Instruction: Please repeat, word for word, the part of the Conor Gearty biography starting with "Gearty is also" and going on through "and Roehampton University.".

Text provided:
Conor A. Gearty  (born November 1957) is the Professor of Human Rights Law at LSE Department of Law. From 2002 to 2009, he was Director of the Centre for the Study of Human Rights at the London School of Economics. His academic research focuses primarily on civil liberties, terrorism and human rights.

Conor Gearty was born in Ireland and graduated in law from University College Dublin before moving to Wolfson College, Cambridge in 1980 to study for a master's degree and then for a PhD. He became a fellow of Emmanuel College, Cambridge in 1983. In 1990, he moved to the school of law at King’s College London, where he was first a senior lecturer, then a reader and finally (from 1995) a professor.

Gearty is also a practising barrister and a founder member of Matrix Chambers. He has also been a visiting professor at Boston University, the University of Richmond and the University of New South Wales. He received honorary degrees from Brunel University and Roehampton University.

Background
Originally from Abbeylara, County Longford, Ireland, he was educated at Castleknock College before going to University College Dublin as an undergraduate and Cambridge University as a post-graduate. He had significant debating success in University, twice winning the Irish Times debating competition and serving as Auditor of the University College Dublin Law Society.

Data under study:
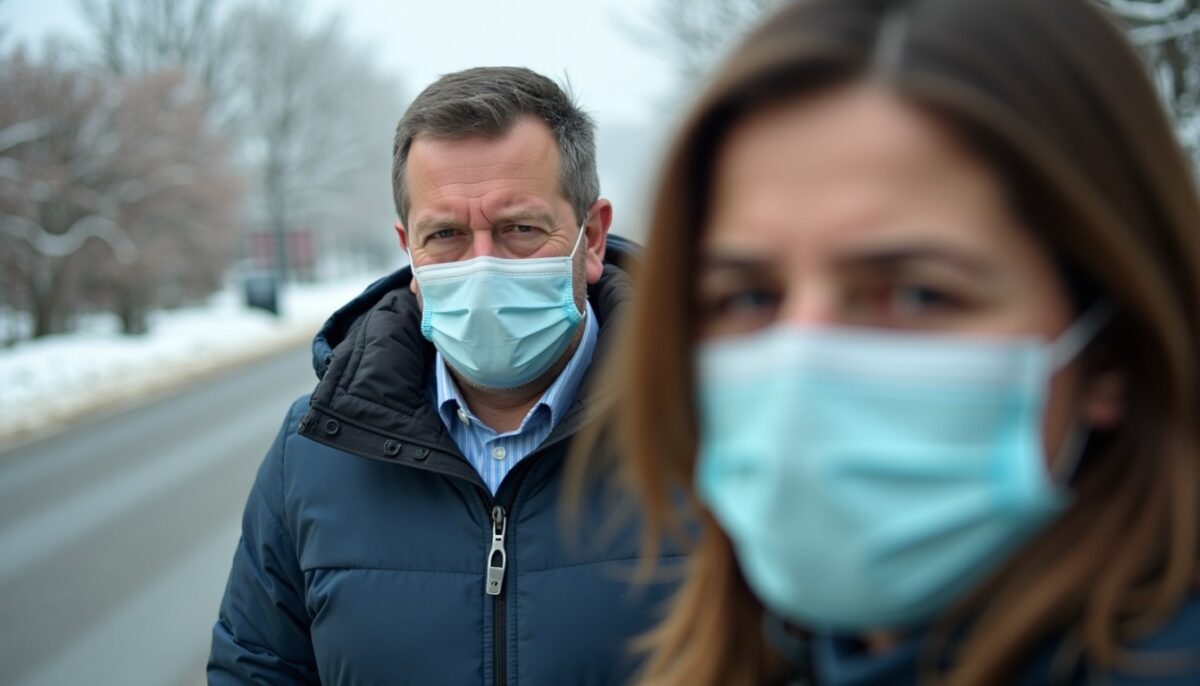 Problèmes de vésicule biliaire : 5 signes avant-coureurs à surveiller de près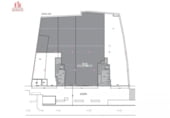 Local comercial
en venda
amb 600m² a Ourense, a la zona de Ourense, Avenida da Ribeira Sacra foto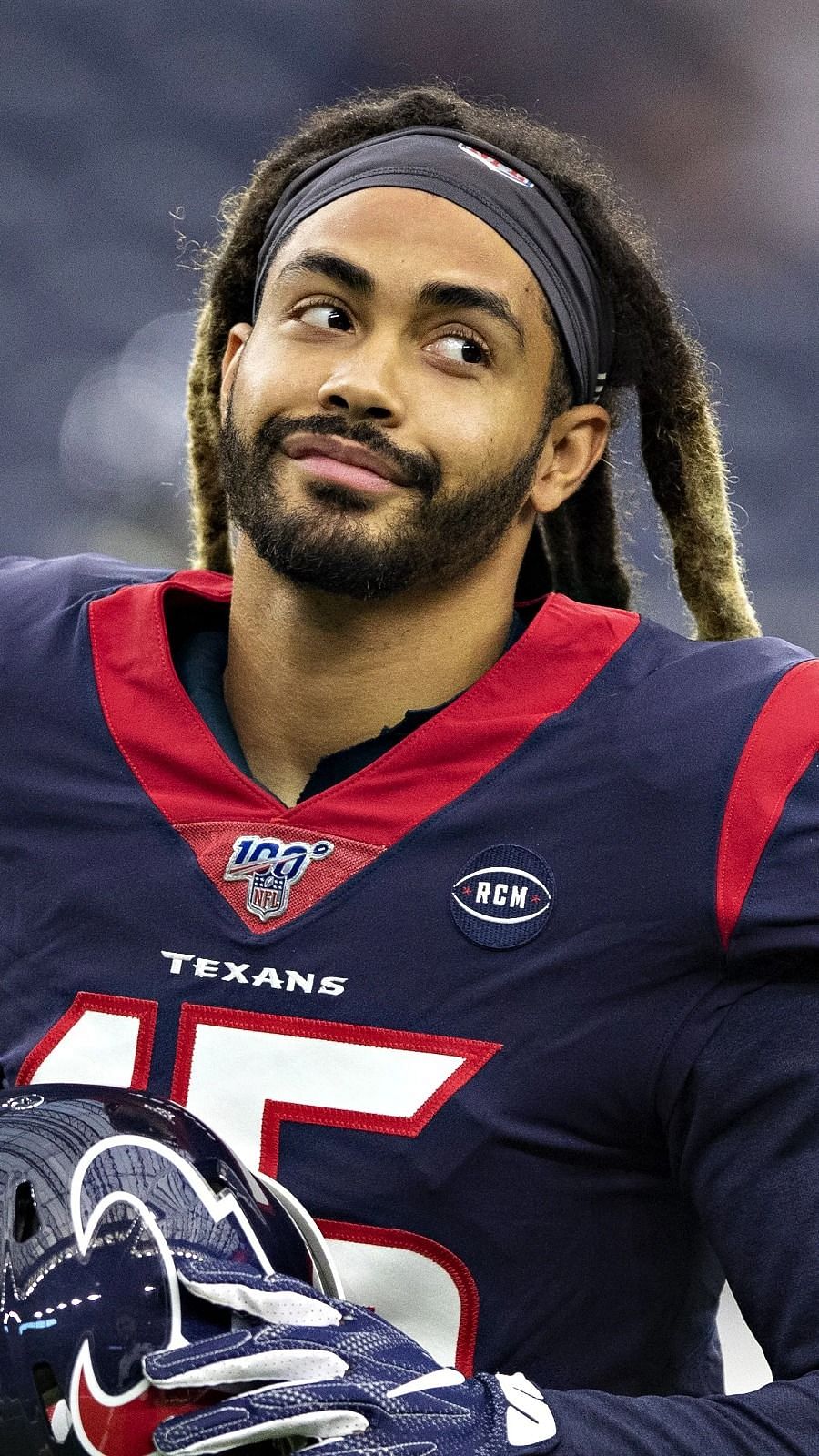 2022 NFL free agency: Will Fuller probably won't be back in Miami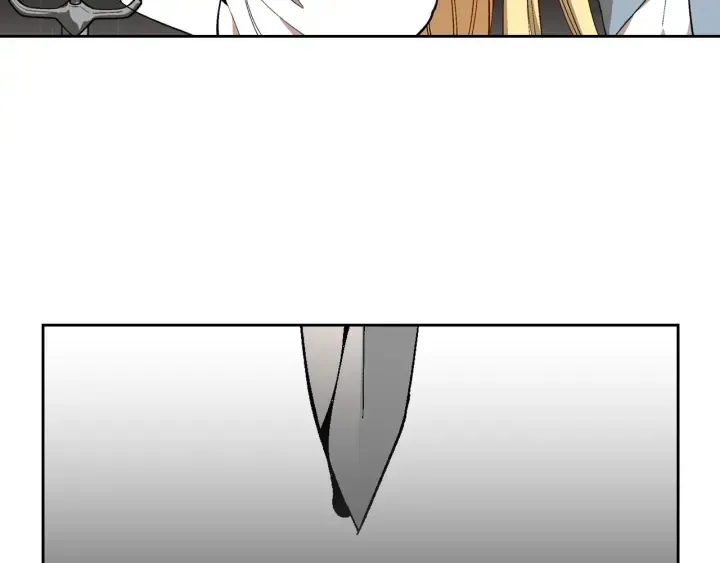 第140话 别再疯下去了 第64页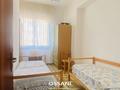 appartamento Ravenna (RA) Lido di Classe 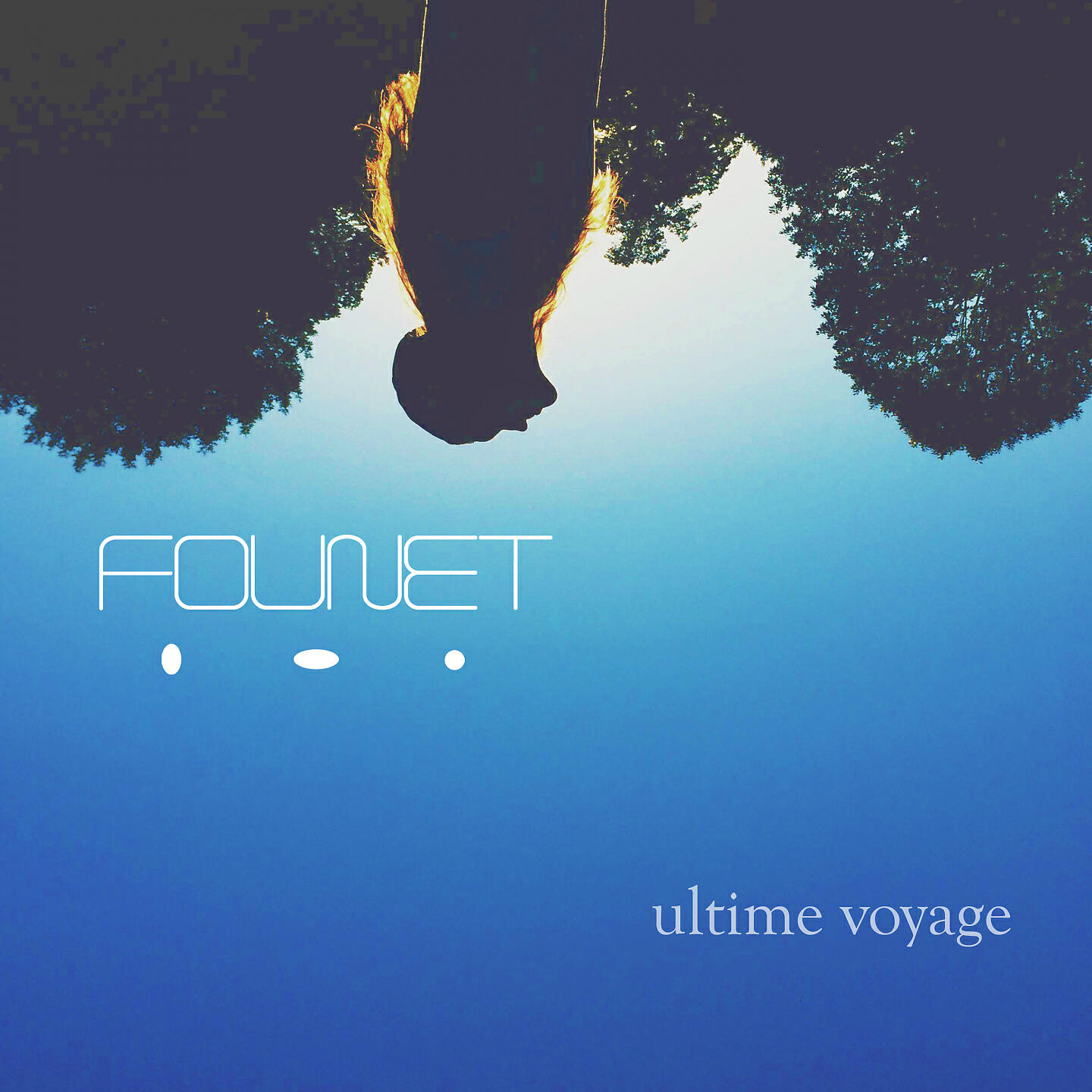 Релиз Ultime Voyage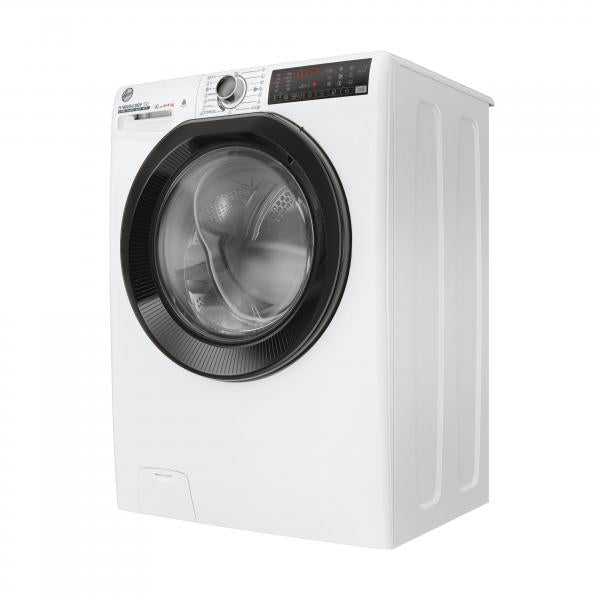 Lavasciuga Hoover HOOVER LAVASCIU H3DPS 4646TAB6-S 31020025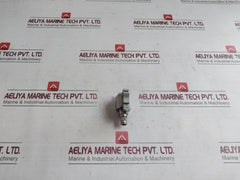 Jumo 401009/999 Pressure Transmitter Midas Dr Tn 43002906 0.00-16.00Bar Dc10-30V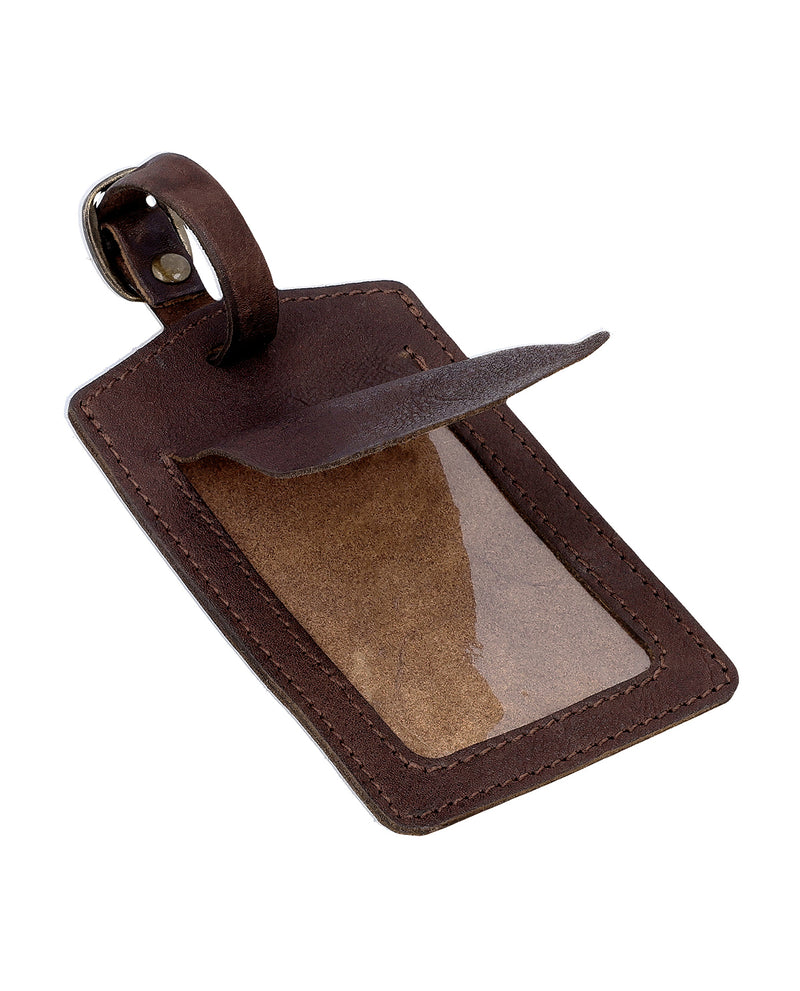 gusti-leder-oliver-reisetasche-waschleder-vintage image 6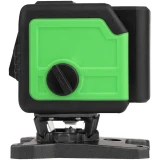 Нивелир AMO LN 360 Green (851674)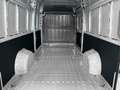 Opel Movano 2.2 BlueHDI 140CV Furgon Heavy L4 H3 Blanco - thumbnail 15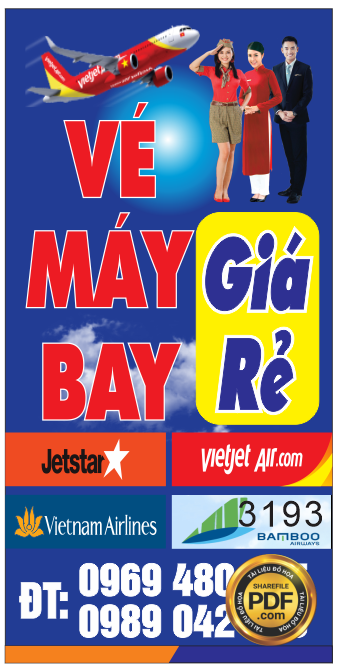 bien vay ve may bay gia re.png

Answer to this task:
Gearty is also a practising barrister and a founder member of Matrix Chambers. He has also been a visiting professor at Boston University, the University of Richmond and the University of New South Wales. He received honorary degrees from Brunel University and Roehampton University.